Mas quando se trata da entropia do universo, os físicos se sentem menos certos sobre onde está sua ignorância.

Em abril, dois teóricos tentaram colocar a entropia cosmológica em uma base matemática mais firme. Ted Jacobson, um físico da Universidade de Maryland conhecido por derivar a teoria da gravidade de Einstein da termodinâmica do buraco negro, e seu aluno de graduação Batoul Banihashemi definido explicitamente a entropia de um (vago, em expansão) universo de Sitter. Eles adotaram a perspectiva de um observador no centro. A técnica deles, que envolvia adicionar uma superfície fictícia entre o observador central e o horizonte, encolhendo a superfície até atingir o observador central e desaparecer, recuperou a resposta de Gibbons e Hawking de que a entropia é igual a um quarto da área do horizonte. Eles concluíram que a entropia de Sitter conta todos os microestados possíveis dentro do horizonte.

Turok e Boyle calculam a mesma entropia que Jacobson e Banihashemi para um universo vazio. Mas em seu novo cálculo referente a um universo realista cheio de matéria e radiação, eles obtêm um número muito maior de microestados – proporcional ao volume e não à área. Diante desse aparente choque, eles especulam que as diferentes entropias respondem a diferentes questões: a menor entropia de Sitter conta microestados de espaço-tempo puro limitado por um horizonte, enquanto eles suspeitam que sua entropia maior conta todos os microestados de um espaço-tempo preenchido com matéria e energia, dentro e fora do horizonte. “É a coisa toda”, disse Turok.

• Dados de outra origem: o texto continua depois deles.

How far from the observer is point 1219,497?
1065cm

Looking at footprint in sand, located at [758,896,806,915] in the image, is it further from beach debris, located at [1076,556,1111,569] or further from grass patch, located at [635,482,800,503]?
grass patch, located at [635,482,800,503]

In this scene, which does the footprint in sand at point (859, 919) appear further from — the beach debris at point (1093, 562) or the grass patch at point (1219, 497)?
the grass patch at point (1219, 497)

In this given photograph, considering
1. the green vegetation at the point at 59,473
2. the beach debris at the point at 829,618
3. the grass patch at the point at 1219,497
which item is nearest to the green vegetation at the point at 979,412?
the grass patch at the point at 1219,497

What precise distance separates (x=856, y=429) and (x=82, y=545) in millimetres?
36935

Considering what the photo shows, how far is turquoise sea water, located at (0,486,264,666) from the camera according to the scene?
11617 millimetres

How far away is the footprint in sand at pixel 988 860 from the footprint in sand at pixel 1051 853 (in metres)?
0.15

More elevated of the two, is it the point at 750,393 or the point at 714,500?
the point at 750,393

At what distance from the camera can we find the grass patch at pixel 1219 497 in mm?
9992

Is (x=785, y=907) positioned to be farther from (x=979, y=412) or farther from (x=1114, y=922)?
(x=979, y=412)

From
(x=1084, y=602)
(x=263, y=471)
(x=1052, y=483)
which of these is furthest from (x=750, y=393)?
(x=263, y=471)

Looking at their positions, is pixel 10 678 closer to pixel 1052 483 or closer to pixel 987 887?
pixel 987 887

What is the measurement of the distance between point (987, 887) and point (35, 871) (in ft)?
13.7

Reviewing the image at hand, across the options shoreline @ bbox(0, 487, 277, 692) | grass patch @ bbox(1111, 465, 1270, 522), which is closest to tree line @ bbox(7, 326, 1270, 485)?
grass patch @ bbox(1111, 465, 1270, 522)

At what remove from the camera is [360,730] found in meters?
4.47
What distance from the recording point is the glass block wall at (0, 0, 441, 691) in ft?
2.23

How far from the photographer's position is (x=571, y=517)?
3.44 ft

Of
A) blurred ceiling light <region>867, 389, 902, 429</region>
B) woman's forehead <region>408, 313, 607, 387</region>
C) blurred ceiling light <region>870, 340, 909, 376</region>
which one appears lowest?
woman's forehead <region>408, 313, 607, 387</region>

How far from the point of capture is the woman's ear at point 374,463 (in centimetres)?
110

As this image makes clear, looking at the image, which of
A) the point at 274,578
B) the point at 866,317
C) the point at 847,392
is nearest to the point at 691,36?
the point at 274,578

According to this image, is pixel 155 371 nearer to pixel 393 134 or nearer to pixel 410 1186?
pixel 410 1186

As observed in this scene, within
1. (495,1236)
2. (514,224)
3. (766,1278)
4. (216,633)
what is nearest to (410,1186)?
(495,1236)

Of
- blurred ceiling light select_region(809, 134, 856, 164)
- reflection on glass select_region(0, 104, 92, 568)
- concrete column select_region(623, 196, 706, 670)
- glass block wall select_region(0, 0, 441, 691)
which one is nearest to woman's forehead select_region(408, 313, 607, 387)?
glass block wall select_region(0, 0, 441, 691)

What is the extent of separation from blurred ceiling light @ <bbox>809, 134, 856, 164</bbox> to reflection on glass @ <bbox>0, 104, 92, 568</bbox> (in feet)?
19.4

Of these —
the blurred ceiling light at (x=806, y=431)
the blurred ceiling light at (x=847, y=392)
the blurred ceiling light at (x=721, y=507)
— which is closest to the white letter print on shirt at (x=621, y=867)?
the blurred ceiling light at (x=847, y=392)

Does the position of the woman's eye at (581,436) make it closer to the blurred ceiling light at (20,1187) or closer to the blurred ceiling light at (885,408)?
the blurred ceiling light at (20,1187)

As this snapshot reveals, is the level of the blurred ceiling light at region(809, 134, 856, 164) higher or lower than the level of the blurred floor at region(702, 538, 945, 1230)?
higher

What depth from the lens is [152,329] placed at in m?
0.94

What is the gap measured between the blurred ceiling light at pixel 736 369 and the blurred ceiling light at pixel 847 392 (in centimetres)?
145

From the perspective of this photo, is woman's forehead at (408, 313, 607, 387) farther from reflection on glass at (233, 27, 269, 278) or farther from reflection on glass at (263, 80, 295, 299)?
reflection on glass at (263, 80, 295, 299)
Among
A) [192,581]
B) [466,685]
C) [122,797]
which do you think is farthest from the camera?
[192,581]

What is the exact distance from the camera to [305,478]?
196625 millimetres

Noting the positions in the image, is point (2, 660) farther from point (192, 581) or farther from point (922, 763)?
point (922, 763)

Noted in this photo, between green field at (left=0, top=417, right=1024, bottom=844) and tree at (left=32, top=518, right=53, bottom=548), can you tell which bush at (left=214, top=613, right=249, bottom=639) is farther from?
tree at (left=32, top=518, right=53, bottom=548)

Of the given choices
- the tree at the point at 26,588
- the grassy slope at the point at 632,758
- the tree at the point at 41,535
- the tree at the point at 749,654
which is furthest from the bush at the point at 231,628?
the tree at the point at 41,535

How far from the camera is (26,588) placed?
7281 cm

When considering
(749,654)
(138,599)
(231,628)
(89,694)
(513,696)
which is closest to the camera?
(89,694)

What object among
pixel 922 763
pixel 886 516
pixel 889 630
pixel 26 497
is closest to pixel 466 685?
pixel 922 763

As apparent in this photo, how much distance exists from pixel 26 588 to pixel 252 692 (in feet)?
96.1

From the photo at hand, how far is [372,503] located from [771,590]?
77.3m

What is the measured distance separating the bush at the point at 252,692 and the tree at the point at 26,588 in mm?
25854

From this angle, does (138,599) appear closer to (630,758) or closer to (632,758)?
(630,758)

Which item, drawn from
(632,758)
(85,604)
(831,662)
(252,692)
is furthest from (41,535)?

Em última análise, resolver a questão do que Boyle e Turok estão contando exigirá uma definição matemática mais explícita do conjunto de microestados, análoga ao que Jacobson e Banihashemi fizeram para o espaço de Sitter. Banihashemi disse que vê o cálculo de entropia de Boyle e Turok “como uma resposta a uma pergunta que ainda não foi totalmente compreendida”.

Quanto às respostas mais estabelecidas para a pergunta “Por que este universo?”, os cosmólogos dizem que a inflação e o multiverso estão longe de morrer. A teoria moderna da inflação, em particular, veio resolver mais do que apenas a suavidade e planicidade do universo. As observações do céu correspondem a muitas de suas outras previsões. O argumento entrópico de Turok e Boyle passou por um primeiro teste notável, disse Pimentel, mas terá que encontrar outros dados mais detalhados para rivalizar mais seriamente com a inflação.

Como convém a uma quantidade que mede a ignorância, os mistérios enraizados na entropia serviram como arautos da física desconhecida antes. No final do século XIX, uma compreensão precisa da entropia em termos de arranjos microscópicos ajudou a confirmar a existência dos átomos. Hoje, a esperança é que, se os pesquisadores que calculam a entropia cosmológica de maneiras diferentes puderem descobrir exatamente quais perguntas estão respondendo, esses números os guiarão a uma compreensão semelhante de como os blocos de tempo e espaço de Lego se acumulam para criar o universo que nos rodeia.

“O que nosso cálculo faz é fornecer uma enorme motivação extra para as pessoas que estão tentando construir teorias microscópicas da gravidade quântica”, disse Turok. “Porque a perspectiva é que essa teoria acabará explicando a geometria em larga escala do universo.”